So that’s the strategic rationale why we continue to operate and we have taken 100% control of the pest control entity.

Subir Sen

Thank you so much sir. Thank you so much.

operator

Thank you. The next question is from the line of Shiv, an individual investor. Please go ahead.

Unidentified Speaker

Good evening. Good evening everyone. This employee cost which I’m seeing right from 2014 to 2017, 25, it is hovering around 81 to 84%. Because as an investor my team thesis of SIS was that we will adopt Mantech. We are a solution based company. We shouldn’t be measured by headcount. So this 81 to 84% employee cost, if it comes below, I don’t know this, this. Am I seeing the metrics in the wrong way? I’m sorry. And how should I interpret that the Mantech or technology has really benefited SIS. These numbers, this 81% or 80%, can it become 70%? How should we see the impact?

Rituraj Kishore Sinha

Well, I think you know, SIS is pushing forth in the last few years towards higher use of technology which is definitely more profitable than a basic guarding service.
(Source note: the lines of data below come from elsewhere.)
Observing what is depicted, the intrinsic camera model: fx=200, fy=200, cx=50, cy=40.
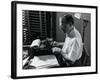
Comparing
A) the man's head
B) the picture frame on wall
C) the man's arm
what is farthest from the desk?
the man's head

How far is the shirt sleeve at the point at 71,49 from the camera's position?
192 centimetres

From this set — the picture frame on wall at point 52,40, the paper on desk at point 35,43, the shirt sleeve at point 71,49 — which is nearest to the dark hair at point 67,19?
the picture frame on wall at point 52,40

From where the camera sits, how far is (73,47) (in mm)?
1952

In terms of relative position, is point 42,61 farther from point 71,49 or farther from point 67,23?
point 67,23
But the nature of the business is such that there is still a very significant manpower component. Because predominantly the cost of manpower, the monthly wage cost in India is artificially low. It is probably amongst the lowest in the world which is a great thing for some sectors. But in our sector what that does is that customer uptake of technology is restricted because you know, manpower is still very, very cheap.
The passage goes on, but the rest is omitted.